[Brief descriptive captions]
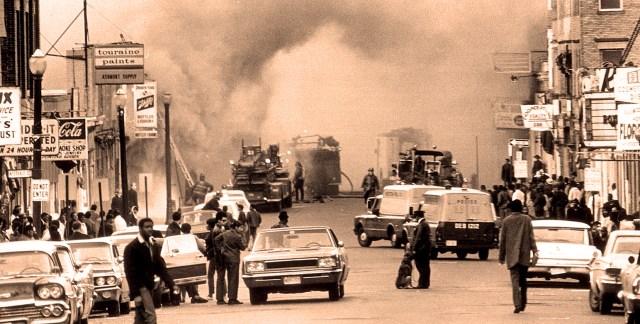 April 5, 1968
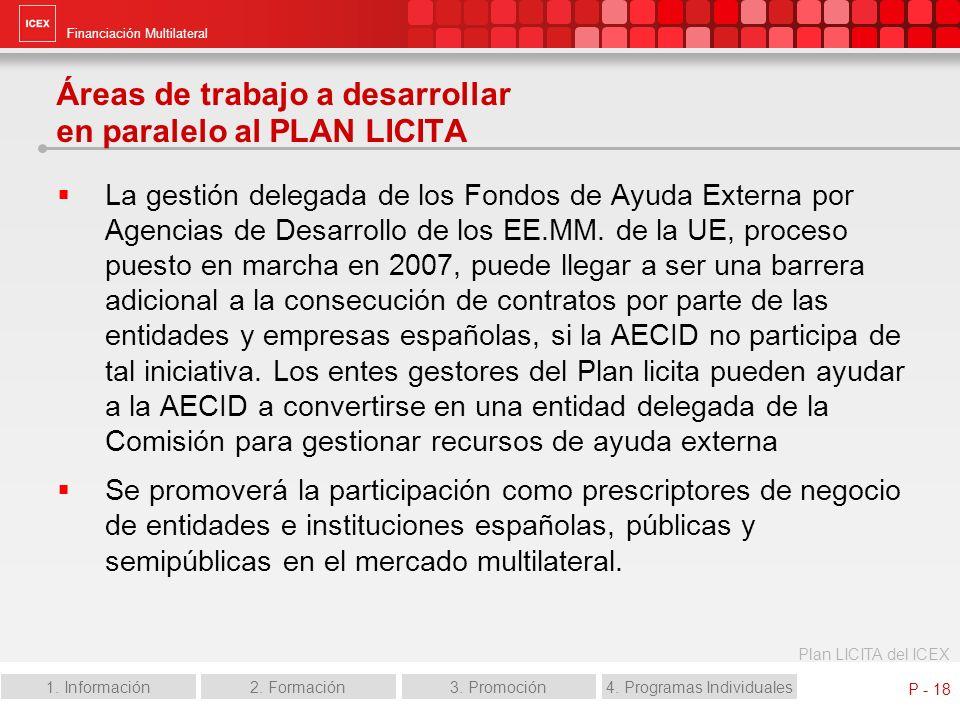 Financiación Multilateral Plan LICITA del ICEX 1. Información2. Formación3. Promoción4. Programas Individuales P - 18 Áreas de trabajo a desarrollar e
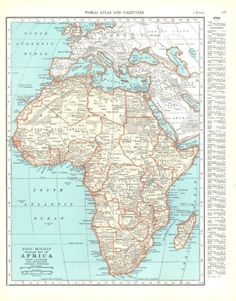 Súdán Mapa Africa Sudan Pinterest - What continent is sudan in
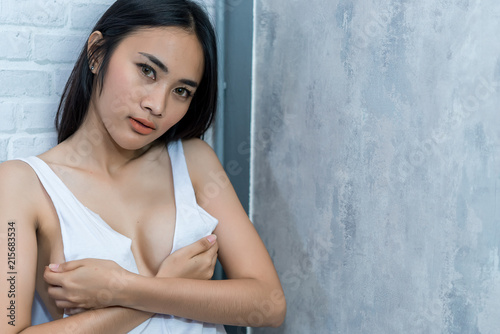 Sexy women of thailand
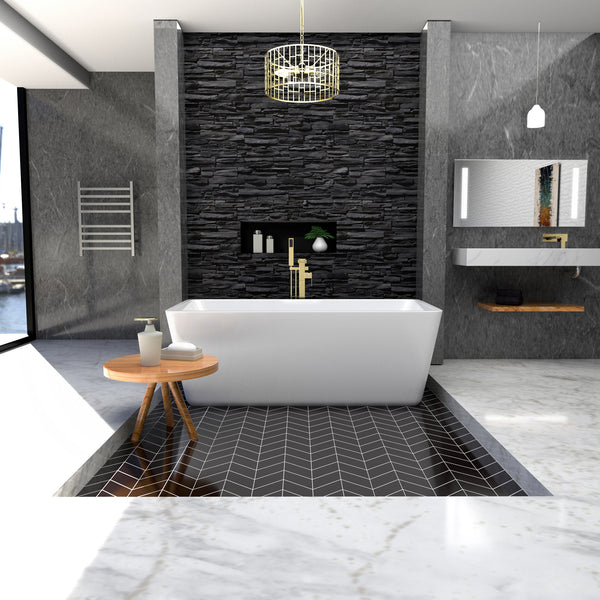 Amber - Luxury Freestanding Tub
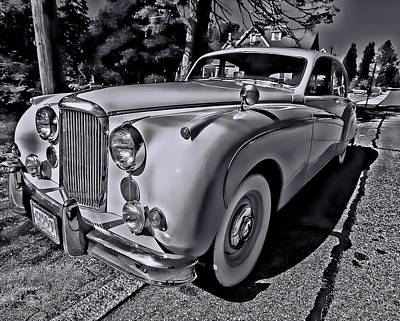 Photograph - Classic Jaguar by Bill Jonscher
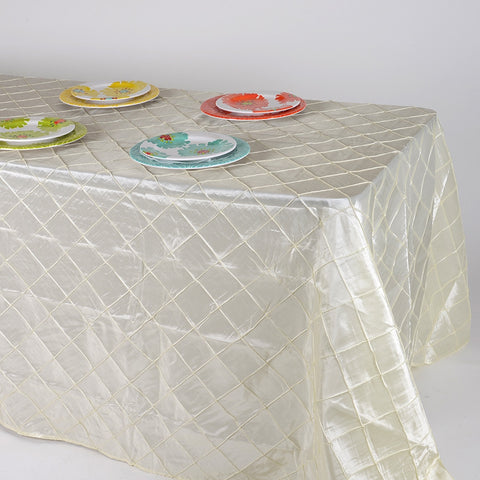 Ivory  90 inch x 132 inch Pintuck Satin Tablecloth- Ribbons Cheap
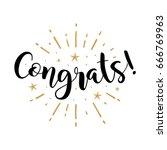 congrats. beautiful greeting... | Shutterstock .eps vector #666769963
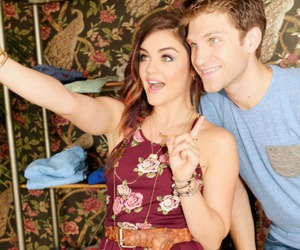 lucy hale, pretty little liars, and toby cavanaugh image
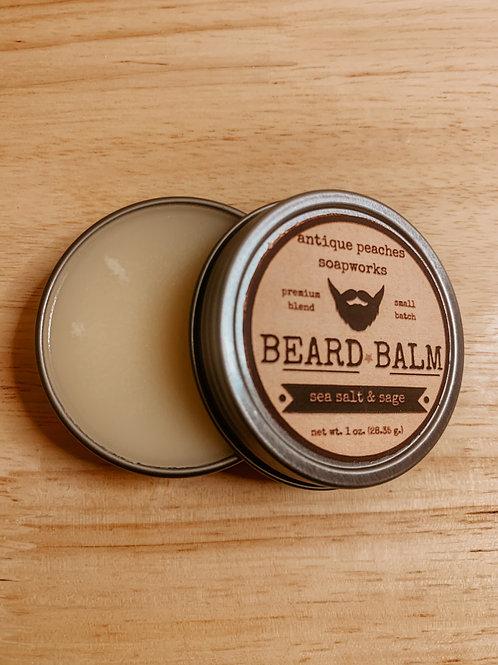 sea salt & sage beard balm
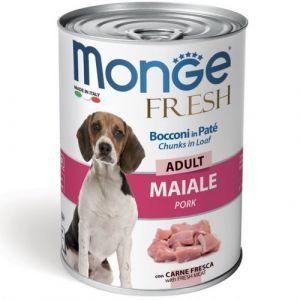 MONGE FRESH Adult pork – хапки за кучета в зряла възраст  със свинско - 400 гр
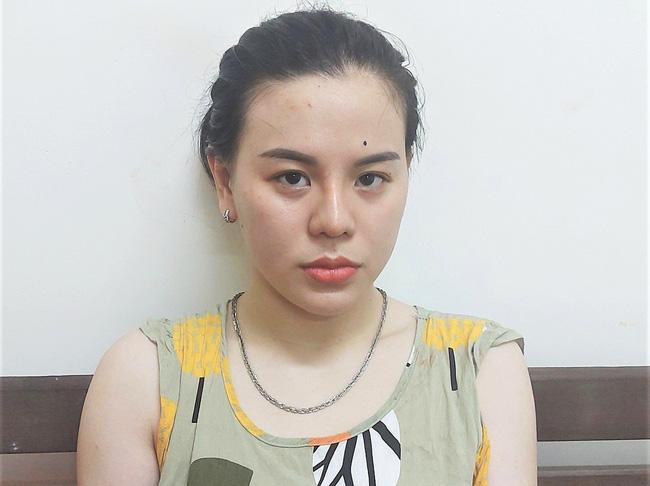 Hành trình sa chân vào tội lỗi của hot girl sinh năm 1999: Từ bà chủ tiệm rửa xe đến bà trùm đường dây ma túy-1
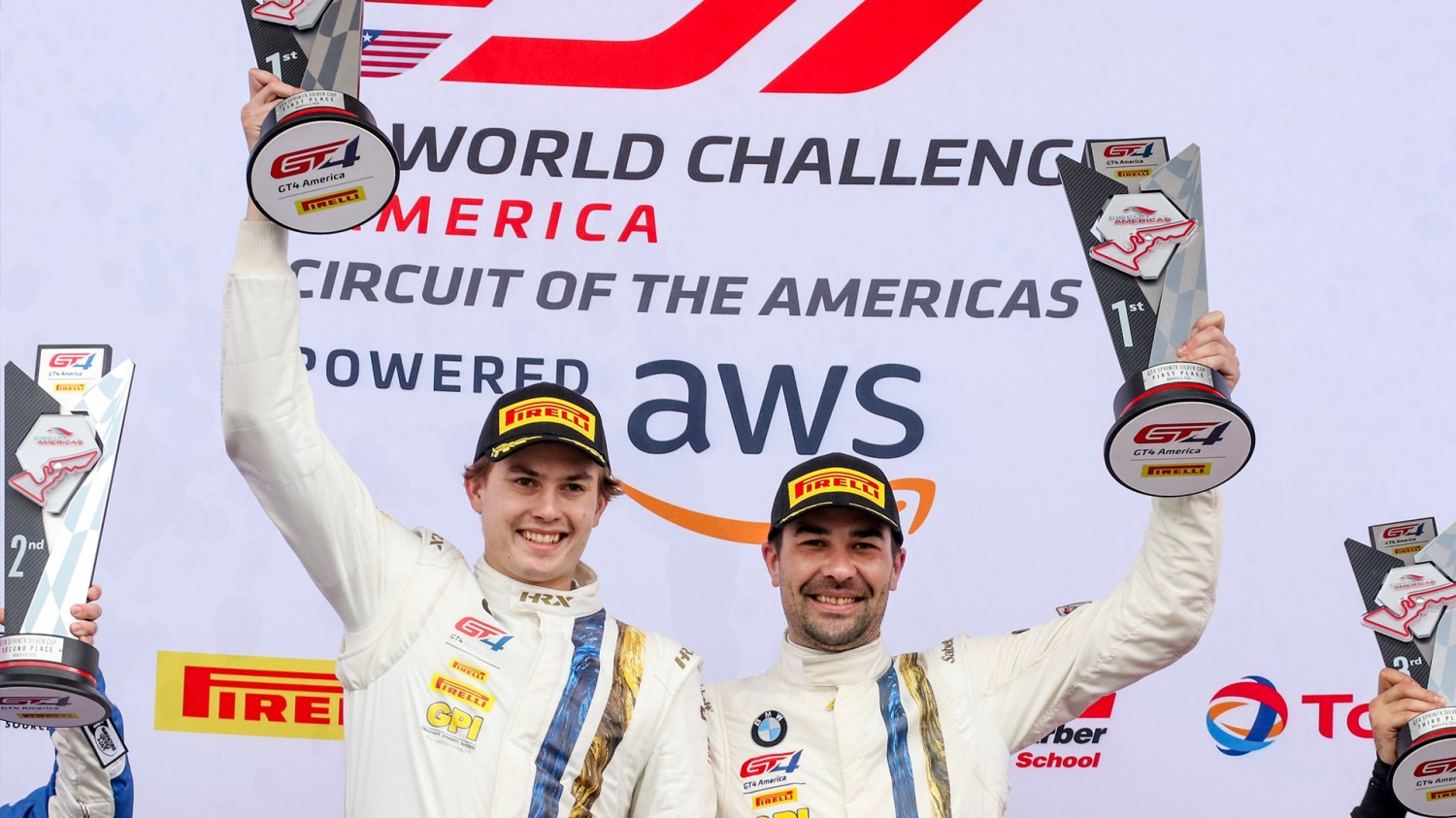 ST Racing Starts the Season with Two Podiums at COTA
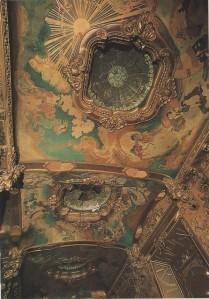 Kunstvolle Decke des Kinosaals © Ken Roe, http://cinematreasures.org/theaters/6906/photos/112099
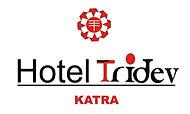 Hotel Tridev logo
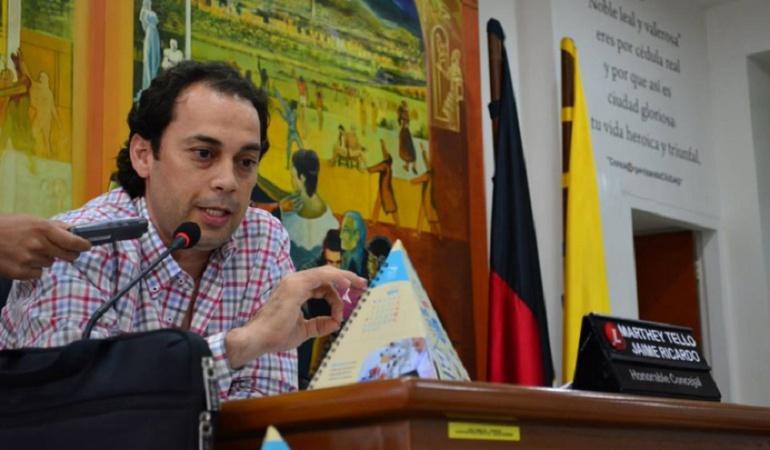 Jaime Ricardo Marthey Tello, presidente del concejo de Cúcuta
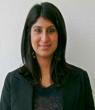 Divya Chadha Manek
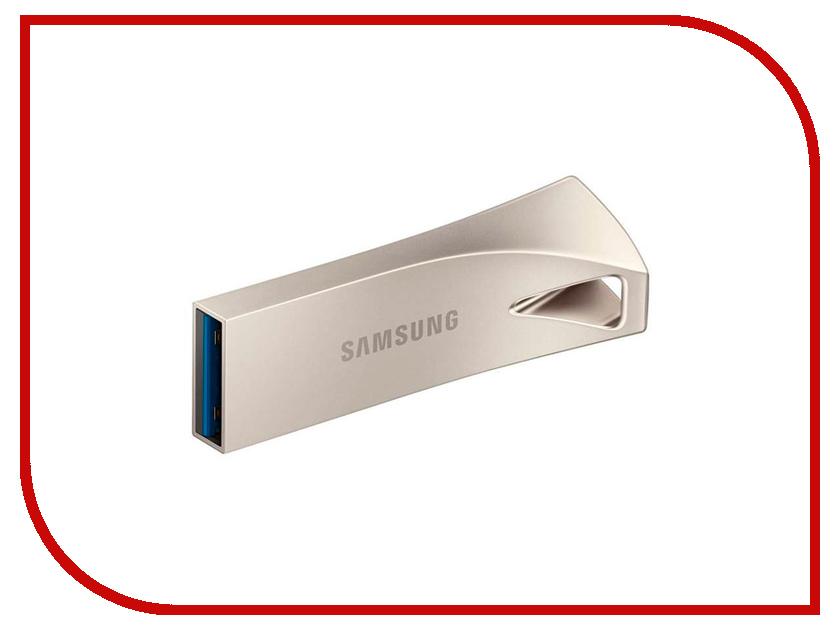 Купить USB Flash Drive 256Gb - Samsung Bar Plus Silver MUF-256BE3/APC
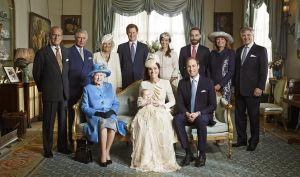 Official photos of the British royal family by celebrity photographer Jason Bell.jpg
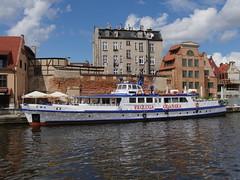 GdanskWesterplatte004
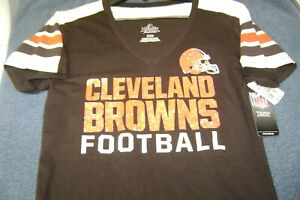 CLEVELAND  BROWNS  SHIRT  WOMENS  SMALL  NEW $32 MAJESTIC NFL L@@K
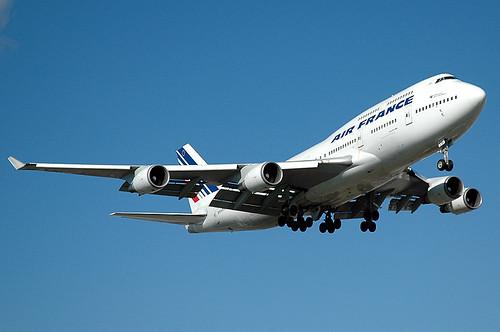 Air France 747-428 F-GITE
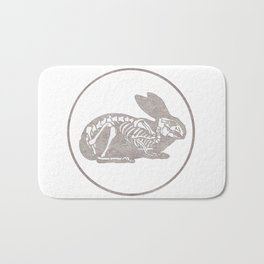 In which a rabbits anatomy is observable  Bath Mat
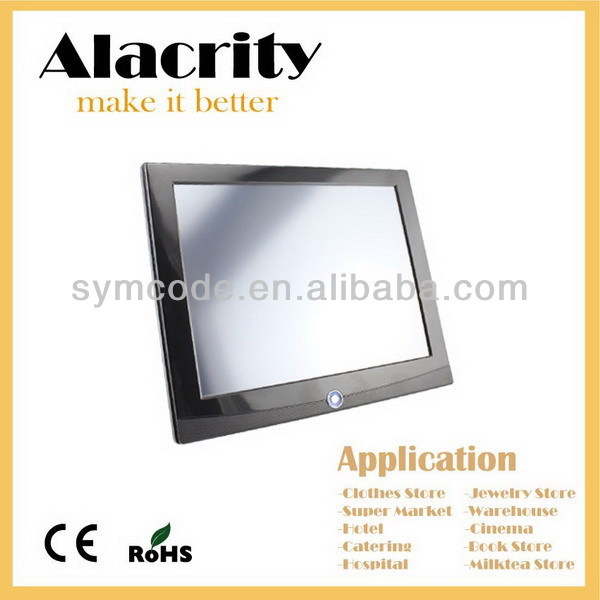 Super quality customized 15touch screen lcd monitor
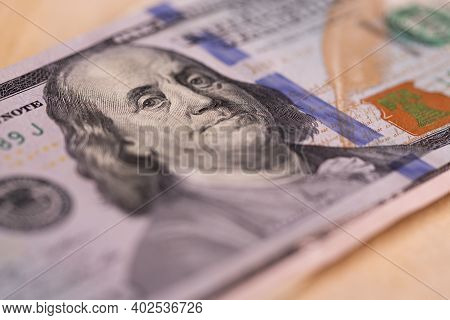 One Hundred Dollar Bill Close-up. Portrait Of The President On A Hundred Dollar Bill.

Task details – Could you set down, exactly as written, every line from the start of the records above through the line containing "Tablecloth- Ribbons Cheap", leaving the pictures out?

Result –
 April 5, 1968
 Financiación Multilateral Plan LICITA del ICEX 1. Información2. Formación3. Promoción4. Programas Individuales P - 18 Áreas de trabajo a desarrollar e
 Súdán Mapa Africa Sudan Pinterest - What continent is sudan in
 Sexy women of thailand
 Amber - Luxury Freestanding Tub
 Photograph - Classic Jaguar by Bill Jonscher
 Ivory  90 inch x 132 inch Pintuck Satin Tablecloth- Ribbons Cheap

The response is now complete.